Aleppo. «Serve un miracolo. Aiutiamo i cristiani a rimanere in Siria» (Tempi 12.02.23)

Tony El Alabi non ha neanche avuto il tempo di avere paura. Dopo la prima devastante scossa del terremoto che ha squassato le fondamenta di Aleppo, come tutto il nord della Siria, dove sono morte almeno 3.192 persone, è corso con il cuore pesante alla scuola che gestisce, l’istituto dei padri mechitaristi di Aleppo, per vedere se era rimasta in piedi. Ma il sollievo generato dalla scoperta che la struttura era solo parzialmente danneggiata è stato subito spazzato via da un’emergenza ancora più grave: centinaia di famiglie terrorizzate, duemila persone in tutto, senza cibo, vestiti e coperte assiepate nel cortile della scuola, al gelo e sotto la pioggia battente, in cerca di riparo e consolazione.

«Serve un miracolo»

«Non ho soldi per dare da mangiare a tutta questa gente», è stato il suo primo pensiero. Seguito immediatamente da un secondo: «Se anche li avessi non saprei che farmene». Ad Aleppo non ci sono più negozi dove comprare cibo: «È tutto crollato». L’unica possibilità era moltiplicare quel poco che c’era a disposizione, «fare come Gesù insomma: un miracolo».

È quello che gli ha consigliato dal Libano, tra il serio e il faceto, padre Leo Jenanian, vicesuperiore della congregazione armena mechitarista del Medio Oriente, cui appartiene la scuola, e che ha subito messo insieme un carico di aiuti da inviare ad Aleppo.

«Ad Aleppo manca tutto»

Con l’appoggio di Aid to the Church in Need, Caritas e Sos Chrétiens d’Orient, la scuola di Aleppo è stata trasformata in un campo per sfollati: molte famiglie sono ospitate nelle classi, chi può ha portato la propria auto nel grande cortile dell’istituto per dormire nell’abitacolo. «C’è chi ha la casa completamente distrutta, chi danneggiata e chi non lo sa, ma non vuole farvi ritorno per paura che crolli in una delle tante scosse di assestamento che ancora si susseguono in Siria», racconta a Tempi padre Jenanian.

++++++

[ESERCIZI DA SVOLGERE]
[1] Ricopia fedelmente le voci, cominciando dalla riga che contiene "Which of the" e arrivando fino all'ultima voce compresa.
[2] Prosegui l'articolo sul terremoto ad Aleppo e sulla scuola dei padri mechitaristi a partire dall'ultima frase riportata.

++++++

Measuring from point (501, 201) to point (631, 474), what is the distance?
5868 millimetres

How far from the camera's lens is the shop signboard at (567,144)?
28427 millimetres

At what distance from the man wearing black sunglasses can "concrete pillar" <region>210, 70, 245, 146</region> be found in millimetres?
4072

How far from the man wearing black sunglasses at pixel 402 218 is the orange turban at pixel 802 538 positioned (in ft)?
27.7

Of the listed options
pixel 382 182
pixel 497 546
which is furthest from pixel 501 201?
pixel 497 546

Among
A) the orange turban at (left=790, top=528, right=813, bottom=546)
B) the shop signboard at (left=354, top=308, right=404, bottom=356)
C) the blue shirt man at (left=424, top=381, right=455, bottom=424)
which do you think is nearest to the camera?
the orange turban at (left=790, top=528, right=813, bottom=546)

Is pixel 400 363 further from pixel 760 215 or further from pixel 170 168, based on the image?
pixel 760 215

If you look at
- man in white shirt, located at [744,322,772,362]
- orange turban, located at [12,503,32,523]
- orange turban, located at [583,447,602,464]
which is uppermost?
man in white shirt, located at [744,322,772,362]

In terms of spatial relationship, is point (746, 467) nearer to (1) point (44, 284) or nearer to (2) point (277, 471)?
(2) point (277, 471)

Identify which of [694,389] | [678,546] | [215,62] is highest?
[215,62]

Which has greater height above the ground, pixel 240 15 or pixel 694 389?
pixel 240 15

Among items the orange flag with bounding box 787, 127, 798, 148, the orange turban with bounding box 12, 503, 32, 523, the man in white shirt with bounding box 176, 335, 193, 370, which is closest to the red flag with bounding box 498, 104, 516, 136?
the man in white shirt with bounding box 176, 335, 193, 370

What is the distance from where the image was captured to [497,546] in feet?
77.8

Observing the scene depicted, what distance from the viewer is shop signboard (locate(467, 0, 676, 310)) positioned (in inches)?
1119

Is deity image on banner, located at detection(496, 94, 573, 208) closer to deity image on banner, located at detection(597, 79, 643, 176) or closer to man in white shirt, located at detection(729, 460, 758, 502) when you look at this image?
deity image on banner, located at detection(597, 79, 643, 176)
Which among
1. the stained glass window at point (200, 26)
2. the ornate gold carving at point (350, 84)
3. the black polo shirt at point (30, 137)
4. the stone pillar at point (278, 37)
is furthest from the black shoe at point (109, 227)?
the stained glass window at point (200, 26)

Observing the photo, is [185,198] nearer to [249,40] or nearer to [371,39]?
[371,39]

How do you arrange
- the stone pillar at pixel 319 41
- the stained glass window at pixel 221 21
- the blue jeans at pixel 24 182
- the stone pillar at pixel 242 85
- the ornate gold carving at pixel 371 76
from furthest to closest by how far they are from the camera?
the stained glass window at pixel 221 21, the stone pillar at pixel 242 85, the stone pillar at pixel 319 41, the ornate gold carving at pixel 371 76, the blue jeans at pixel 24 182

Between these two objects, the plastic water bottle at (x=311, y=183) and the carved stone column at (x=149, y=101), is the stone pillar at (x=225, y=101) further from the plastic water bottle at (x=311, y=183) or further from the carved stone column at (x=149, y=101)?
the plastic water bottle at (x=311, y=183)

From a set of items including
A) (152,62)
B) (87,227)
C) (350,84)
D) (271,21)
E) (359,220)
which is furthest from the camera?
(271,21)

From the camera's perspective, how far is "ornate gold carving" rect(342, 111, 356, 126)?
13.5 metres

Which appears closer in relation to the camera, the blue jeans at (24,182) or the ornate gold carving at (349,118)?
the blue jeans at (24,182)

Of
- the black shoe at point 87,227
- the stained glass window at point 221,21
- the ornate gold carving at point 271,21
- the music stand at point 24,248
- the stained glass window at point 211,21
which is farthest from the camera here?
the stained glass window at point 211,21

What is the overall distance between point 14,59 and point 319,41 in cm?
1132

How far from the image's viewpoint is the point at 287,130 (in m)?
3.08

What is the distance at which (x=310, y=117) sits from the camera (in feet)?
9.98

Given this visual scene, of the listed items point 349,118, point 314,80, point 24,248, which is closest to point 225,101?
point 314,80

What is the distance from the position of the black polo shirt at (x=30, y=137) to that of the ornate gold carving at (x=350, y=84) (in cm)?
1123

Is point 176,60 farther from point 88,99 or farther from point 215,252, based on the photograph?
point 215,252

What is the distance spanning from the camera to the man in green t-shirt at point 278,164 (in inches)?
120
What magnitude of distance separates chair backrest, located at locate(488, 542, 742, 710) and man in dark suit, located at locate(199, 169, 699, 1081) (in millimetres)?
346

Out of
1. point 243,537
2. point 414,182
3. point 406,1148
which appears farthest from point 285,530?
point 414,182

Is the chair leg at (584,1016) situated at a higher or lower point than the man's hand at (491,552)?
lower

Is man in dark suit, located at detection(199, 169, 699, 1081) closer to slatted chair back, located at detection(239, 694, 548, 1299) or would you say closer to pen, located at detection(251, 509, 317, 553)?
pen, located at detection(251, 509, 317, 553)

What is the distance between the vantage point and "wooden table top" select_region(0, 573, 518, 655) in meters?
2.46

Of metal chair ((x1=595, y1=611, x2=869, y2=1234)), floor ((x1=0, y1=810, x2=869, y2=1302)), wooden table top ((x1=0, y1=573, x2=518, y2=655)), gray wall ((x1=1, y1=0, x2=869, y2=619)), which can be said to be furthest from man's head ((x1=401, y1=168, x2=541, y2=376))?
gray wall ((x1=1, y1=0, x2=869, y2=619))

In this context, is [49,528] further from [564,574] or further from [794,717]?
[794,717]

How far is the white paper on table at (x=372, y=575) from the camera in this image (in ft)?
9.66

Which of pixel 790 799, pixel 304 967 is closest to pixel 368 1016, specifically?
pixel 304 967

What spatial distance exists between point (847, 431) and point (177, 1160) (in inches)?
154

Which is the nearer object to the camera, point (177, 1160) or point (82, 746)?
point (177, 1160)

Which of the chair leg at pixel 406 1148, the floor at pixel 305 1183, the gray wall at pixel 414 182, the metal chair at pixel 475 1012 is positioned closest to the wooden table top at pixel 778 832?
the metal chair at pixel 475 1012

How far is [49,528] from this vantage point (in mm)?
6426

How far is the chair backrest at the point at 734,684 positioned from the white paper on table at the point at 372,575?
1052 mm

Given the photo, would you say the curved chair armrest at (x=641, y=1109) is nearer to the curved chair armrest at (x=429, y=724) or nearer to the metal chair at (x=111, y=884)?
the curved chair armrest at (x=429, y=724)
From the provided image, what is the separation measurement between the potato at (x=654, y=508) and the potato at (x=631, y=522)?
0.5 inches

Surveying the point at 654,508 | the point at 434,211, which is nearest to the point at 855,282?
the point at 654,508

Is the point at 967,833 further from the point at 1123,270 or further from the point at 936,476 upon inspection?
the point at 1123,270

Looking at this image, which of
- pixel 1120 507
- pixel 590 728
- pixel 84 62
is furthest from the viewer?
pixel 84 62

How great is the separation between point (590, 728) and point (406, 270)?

++++++

[ESERCIZI SVOLTI]
[1]
Which of the chair leg at pixel 406 1148, the floor at pixel 305 1183, the gray wall at pixel 414 182, the metal chair at pixel 475 1012 is positioned closest to the wooden table top at pixel 778 832?
the metal chair at pixel 475 1012

How far is [49,528] from this vantage point (in mm)?
6426

How far is the chair backrest at the point at 734,684 positioned from the white paper on table at the point at 372,575?
1052 mm

Given the photo, would you say the curved chair armrest at (x=641, y=1109) is nearer to the curved chair armrest at (x=429, y=724) or nearer to the metal chair at (x=111, y=884)?
the curved chair armrest at (x=429, y=724)
From the provided image, what is the separation measurement between the potato at (x=654, y=508) and the potato at (x=631, y=522)?
0.5 inches

Surveying the point at 654,508 | the point at 434,211, which is nearest to the point at 855,282?
the point at 654,508

Is the point at 967,833 further from the point at 1123,270 or further from the point at 936,476 upon inspection?
the point at 1123,270

Looking at this image, which of
- pixel 1120 507
- pixel 590 728
- pixel 84 62
is furthest from the viewer?
pixel 84 62

How great is the separation between point (590, 728) and point (406, 270)?

[2]
I cristiani armeni dal Libano hanno subito messo insieme un primo tir di aiuti per inviare ad Aleppo pannolini e latte in polvere, innanzitutto. E poi acqua, coperte, cibo in scatola e legname. «Questa gente non ha nulla», spiega. «Ad Aleppo non ci sono né acqua né cibo, mancano riscaldamento ed elettricità. Stiamo inviando anche legname perché possano almeno accendere un fuoco in cortile per scaldarsi». Tutti gli aiuti vengono reperiti in Libano, così da facilitarne l’invio nonostante le sanzioni unilaterali dell’Occidente.

Il piano di aiuti per affrontare l’emergenza

I mechitaristi hanno stilato un piano di aiuti distinto in tre fasi: «La prima cosa è garantire cibo e riparo agli sfollati. Poi bisogna inviare squadre di ingegneri per controllare le case e valutarne l’agibilità. Infine, bisogna riparare quelle danneggiate o distrutte. Tutto ciò costerà moltissimo».

Solo per coprire la prima fase d’emergenza «ci servono 30 mila dollari e stiamo cercando di raccoglierli con i nostri partner internazionali». Non lasciare soli gli abitanti di Aleppo è vitale: «Già prima del terremoto la gente viveva nella miseria per colpa della guerra e delle sanzioni», prosegue Jenanian. «Ora la situazione è peggiorata e non possiamo permetterci un nuovo esodo: Aleppo è una delle ultime città del Medio Oriente dove i cristiani possono vivere liberamente. Se i cristiani, non solo gli armeni, saranno costretti ad andarsene sarà un disastro per la Siria e l’intero Medio Oriente».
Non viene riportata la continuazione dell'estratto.